Neuf mois plus tard, ses craintes ont été déjouées, mais l'exil s'annonce long. Bien peu se disent prêts à rentrer en Côte d'Ivoire. « Chez nous, explique Watchard Kédjébo, quand on recherche quelqu'un, si on veut qu'il se montre, on loue ses qualités. On ne le menace pas. » Dans le milieu des pro-Gbagbo en exil, on juge la politique de Ouattara autoritaire et on ne croit pas à sa « main tendue ». « C'est une main invisible, ironise Touré Moussa Zéguen, autrefois à la tête de la principale milice favorable à Gbagbo, le Groupement des patriotes pour la paix (GPP). Beaucoup ont essayé de rentrer, comme Rodrigue Dadjé, l'avocat de Simone Gbagbo. Mais, une fois à Abidjan, ils ont été arrêtés. » Avec ses cheveux non peignés et la barbe touffue qui lui mange le visage, Zéguen est presque méconnaissable. Lui non plus ne reconnaît pas nourrir des idées de vengeance. « J'exclus tout recours à une opération militaire », martèle-t-il. Et d'ajouter : si l'exil devait durer, « certains jeunes ne nous écouter[aient] plus et pourraient s'engager plus loin que nous le souhaitons. La lutte pourrait être beaucoup plus radicale ». La menace est à peine voilée.

Ambassadeur de Côte d'Ivoire au Ghana, Bernard Ehui Koutouan veut pourtant convaincre de la bonne volonté des autorités ivoiriennes. « L'ambassade facilite le retour des exilés, assure-t-il. C'est ainsi que l'ancien maire de Yopougon, Gbamnan Djidan, et que d'autres personnalités ont pu rentrer. En revanche, ceux qui ont trempé dans des crimes devront d'abord répondre de leurs actes, avant d'être amnistiés s'il le faut. Nous sommes un État de droit. » Preuve de cette « bonne volonté », le retour à Abidjan, le 24 avril, des anciens ministres Henriette Lagou, Théodore Mel Eg et Appiah Kabran, après plusieurs mois passés entre Paris et Accra.

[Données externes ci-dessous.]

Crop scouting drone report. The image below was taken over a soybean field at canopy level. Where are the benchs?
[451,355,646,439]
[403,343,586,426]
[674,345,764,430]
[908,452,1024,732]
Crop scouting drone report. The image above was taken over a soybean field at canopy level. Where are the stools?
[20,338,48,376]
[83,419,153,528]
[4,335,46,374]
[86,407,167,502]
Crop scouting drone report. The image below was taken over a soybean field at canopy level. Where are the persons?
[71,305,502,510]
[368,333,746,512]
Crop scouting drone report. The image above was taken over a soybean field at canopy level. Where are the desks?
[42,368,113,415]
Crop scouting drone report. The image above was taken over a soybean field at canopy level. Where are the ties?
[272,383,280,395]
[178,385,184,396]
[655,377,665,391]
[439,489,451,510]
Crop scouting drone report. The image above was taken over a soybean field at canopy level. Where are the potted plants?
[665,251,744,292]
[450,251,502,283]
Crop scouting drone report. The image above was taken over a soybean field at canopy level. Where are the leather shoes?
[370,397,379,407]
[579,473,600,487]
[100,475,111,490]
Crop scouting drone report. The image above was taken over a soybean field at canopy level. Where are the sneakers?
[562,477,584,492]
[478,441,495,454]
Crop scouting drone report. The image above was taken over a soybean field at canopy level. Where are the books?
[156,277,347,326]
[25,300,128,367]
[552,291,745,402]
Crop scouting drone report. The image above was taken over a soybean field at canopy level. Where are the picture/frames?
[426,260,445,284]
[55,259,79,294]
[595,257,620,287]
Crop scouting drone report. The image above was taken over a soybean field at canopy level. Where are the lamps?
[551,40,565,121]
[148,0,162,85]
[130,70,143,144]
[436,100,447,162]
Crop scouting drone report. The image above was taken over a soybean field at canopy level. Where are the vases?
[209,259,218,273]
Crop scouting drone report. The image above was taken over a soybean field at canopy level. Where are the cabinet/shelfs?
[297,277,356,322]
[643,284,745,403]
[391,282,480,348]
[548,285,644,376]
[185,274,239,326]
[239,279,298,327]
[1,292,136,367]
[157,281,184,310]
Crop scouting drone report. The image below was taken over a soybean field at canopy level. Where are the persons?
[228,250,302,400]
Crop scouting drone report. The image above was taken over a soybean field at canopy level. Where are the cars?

Tous les chemins mènent à l'exil

Accra n'est pas l'unique destination choisie par les ex-partisans de Laurent Gbagbo. Autrefois ministre de la Défense, Moïse Lida Kouassi se rend régulièrement au Ghana, mais s'est établi à Lomé, au Togo. Marcel Gossio, ancien directeur général du Port autonome d'Abidjan, et Amos Béonaho, ex-président de l'Union nationale des journalistes de Côte d'Ivoire (UNJCI), qui, en pleine crise postélectorale, avait été nommé au Conseil national de la presse (CNP), ont transité par Accra, mais ont fini par s'installer au Maroc. Kassoum Fadika, ex-DG de Petroci, serait quant à lui aux États-Unis. L'acteur Sijiri Bakaba, qui dirigeait le Palais de la culture d'Abidjan et qui avait été blessé dans le bombardement du bunker de Gbagbo, est à Paris. Enfin, Paul-Antoine Bohoun Bouabré, ex-argentier de Gbagbo, avait résidé à Cotonou, au Bénin, avant de décéder en Israël, le 11 janvier.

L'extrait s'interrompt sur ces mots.